Работали с восьми утра до восьми вечера и спали тут же в порту: кто в дирекции, кто в медпункте, кто в редакции многотиражки.

Мне, казалось, повезло больше всех — меня определили спать в шкиперской каюте одной из двух барж с красивым именем «Альбион». Что это значит — «Альбион», я не знал. Не знал и сам шкипер — замкнутый старичок, проживший всю жизнь бобылем на баржах.

В каюте было тепло и сухо. После многочасовой работы на ветру да на морозе — блаженство.

Утром и днем нас кормили в портовой столовке. Кормили супом из мороженой капусты и ложкой каши или пюре из картофеля, тоже мороженого.

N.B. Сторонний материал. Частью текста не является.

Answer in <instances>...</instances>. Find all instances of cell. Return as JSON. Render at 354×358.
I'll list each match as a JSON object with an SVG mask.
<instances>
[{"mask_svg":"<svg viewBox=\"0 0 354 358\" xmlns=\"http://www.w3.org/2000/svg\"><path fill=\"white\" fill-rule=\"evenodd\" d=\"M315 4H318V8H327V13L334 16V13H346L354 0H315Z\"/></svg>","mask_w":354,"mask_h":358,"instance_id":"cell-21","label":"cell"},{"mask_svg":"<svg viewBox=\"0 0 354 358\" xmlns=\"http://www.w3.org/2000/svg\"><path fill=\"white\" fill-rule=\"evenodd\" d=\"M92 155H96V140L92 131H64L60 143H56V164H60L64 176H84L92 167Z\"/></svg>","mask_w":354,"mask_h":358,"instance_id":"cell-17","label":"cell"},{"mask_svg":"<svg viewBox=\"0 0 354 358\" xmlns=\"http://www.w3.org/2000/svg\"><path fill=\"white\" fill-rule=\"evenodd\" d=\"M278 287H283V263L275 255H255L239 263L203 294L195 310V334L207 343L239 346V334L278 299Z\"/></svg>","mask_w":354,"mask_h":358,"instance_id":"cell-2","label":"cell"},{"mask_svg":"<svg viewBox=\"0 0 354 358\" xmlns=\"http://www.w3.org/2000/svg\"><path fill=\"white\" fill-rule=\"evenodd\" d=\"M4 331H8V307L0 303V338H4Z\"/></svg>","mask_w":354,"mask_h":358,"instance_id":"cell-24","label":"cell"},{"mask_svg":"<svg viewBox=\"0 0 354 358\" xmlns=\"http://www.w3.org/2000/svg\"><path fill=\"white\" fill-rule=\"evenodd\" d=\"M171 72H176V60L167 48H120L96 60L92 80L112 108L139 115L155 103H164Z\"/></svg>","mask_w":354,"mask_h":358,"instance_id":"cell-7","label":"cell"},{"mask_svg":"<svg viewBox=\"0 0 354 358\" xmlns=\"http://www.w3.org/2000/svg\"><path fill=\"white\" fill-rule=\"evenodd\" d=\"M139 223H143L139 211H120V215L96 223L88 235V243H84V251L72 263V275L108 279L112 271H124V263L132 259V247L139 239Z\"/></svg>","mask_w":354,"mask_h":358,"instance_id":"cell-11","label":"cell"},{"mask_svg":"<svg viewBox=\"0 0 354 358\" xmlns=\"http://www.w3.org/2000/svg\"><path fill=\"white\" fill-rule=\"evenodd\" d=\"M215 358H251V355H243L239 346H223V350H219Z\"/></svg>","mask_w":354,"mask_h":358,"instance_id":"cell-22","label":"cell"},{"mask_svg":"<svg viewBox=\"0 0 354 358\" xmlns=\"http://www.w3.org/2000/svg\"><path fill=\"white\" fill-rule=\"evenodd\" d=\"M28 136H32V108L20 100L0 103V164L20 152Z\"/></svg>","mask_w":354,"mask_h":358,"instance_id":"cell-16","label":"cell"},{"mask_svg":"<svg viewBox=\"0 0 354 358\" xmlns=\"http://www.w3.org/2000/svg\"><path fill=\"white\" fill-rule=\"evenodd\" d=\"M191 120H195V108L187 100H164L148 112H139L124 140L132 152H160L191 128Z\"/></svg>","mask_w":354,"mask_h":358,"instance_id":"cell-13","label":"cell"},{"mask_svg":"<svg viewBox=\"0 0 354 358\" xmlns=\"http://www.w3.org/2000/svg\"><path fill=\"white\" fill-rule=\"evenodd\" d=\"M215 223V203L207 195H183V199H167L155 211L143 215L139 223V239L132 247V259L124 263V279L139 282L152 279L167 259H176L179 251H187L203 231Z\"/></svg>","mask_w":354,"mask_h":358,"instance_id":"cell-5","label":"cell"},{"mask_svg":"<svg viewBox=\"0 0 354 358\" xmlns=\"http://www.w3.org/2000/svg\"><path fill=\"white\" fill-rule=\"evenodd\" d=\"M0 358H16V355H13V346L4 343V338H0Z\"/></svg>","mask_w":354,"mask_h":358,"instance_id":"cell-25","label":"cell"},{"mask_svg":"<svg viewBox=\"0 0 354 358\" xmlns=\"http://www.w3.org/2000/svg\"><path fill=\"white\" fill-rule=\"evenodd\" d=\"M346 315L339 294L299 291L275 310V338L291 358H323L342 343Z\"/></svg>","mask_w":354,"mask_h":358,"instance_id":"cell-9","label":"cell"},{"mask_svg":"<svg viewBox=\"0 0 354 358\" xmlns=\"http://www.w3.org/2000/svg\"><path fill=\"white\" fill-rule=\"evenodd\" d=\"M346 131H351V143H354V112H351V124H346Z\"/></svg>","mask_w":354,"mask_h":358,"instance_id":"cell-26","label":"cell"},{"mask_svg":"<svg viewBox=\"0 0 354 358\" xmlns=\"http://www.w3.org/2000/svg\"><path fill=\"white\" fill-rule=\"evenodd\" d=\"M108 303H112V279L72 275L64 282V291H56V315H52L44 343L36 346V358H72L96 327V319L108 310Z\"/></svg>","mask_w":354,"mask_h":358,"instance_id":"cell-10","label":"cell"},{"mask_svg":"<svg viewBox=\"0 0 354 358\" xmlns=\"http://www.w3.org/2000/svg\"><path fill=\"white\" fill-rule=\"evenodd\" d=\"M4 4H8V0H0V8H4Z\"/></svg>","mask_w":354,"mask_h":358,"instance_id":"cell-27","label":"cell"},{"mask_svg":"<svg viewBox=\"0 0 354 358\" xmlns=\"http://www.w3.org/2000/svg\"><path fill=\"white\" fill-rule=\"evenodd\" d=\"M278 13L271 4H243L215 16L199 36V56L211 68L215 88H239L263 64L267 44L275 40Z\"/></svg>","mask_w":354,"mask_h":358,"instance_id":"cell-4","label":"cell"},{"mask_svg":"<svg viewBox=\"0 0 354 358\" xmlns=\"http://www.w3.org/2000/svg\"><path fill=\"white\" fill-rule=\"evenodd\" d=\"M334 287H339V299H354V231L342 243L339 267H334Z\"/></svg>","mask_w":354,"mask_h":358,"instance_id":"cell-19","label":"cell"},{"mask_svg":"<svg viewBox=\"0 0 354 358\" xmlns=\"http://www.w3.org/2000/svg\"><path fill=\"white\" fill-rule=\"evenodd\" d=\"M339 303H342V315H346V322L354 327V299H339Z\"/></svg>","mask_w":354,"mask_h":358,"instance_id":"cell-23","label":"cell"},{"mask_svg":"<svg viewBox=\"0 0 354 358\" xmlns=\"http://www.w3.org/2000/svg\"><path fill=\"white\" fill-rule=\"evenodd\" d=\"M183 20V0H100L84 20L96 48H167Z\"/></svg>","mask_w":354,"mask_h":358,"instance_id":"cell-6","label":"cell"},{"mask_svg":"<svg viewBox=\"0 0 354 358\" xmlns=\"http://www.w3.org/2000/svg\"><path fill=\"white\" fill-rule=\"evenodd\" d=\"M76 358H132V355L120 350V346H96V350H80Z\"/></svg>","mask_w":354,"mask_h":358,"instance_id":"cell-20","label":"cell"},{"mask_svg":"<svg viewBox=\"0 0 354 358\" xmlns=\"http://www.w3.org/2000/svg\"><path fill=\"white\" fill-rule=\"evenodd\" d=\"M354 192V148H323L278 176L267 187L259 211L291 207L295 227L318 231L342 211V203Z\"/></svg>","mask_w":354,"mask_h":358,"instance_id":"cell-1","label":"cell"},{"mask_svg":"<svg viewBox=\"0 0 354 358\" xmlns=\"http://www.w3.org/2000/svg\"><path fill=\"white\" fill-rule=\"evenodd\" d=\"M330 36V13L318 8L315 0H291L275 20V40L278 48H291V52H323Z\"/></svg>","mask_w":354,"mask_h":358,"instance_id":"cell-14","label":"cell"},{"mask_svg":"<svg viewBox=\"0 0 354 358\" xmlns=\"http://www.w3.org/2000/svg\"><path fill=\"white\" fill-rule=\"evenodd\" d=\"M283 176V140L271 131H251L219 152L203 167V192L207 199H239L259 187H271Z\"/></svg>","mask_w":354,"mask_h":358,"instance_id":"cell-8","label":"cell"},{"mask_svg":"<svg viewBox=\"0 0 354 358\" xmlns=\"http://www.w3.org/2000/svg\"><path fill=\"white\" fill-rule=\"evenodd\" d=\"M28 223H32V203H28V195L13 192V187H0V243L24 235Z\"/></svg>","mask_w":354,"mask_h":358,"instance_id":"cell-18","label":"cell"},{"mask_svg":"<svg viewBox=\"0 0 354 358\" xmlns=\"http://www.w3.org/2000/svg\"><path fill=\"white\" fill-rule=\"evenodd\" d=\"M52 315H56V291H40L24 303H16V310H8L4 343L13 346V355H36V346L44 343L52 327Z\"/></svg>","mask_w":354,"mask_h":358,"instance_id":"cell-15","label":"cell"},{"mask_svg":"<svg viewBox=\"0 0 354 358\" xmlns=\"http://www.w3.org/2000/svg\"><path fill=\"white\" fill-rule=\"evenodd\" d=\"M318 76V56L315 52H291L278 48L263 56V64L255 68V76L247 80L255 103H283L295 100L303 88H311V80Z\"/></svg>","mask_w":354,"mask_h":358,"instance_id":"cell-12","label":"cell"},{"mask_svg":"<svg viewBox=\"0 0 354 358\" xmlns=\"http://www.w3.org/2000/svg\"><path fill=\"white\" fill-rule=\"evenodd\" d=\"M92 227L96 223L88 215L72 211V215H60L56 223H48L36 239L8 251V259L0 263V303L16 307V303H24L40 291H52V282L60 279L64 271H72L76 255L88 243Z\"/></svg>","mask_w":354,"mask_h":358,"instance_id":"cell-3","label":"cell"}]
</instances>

Вечером мы чаевничали со шкипером.

Сидор Кузьмич доставал для себя ломоть хлеба, отрезал кусок сала, открывал банку варенья и разливал из котелка кипяток — на двоих:

— Угощайся!

И мы угощались. Я хлебал пустой кипяток, в лучшем случае дожевывал с ним оставшийся от своей дневной пайки хлеб. Шкипер смачно поглощал хлеб с салом, а потом с вареньем.

— На ночь-то много вредно, — замечал он при этом.

И верно, более основательно Сидор Кузьмич при мне не ел. Обед он готовил и съедал днем, когда мы работали.

За три вечера я уже привык ко всему, спокойно выносил вечернюю пытку и даже не сердился на Сидора Кузьмича. Тем более что по-своему он был прав: свое он ест сам, и я довольствуюсь своим. Хватит того, что он дает мне кипяток и ночлег. Огорчало другое.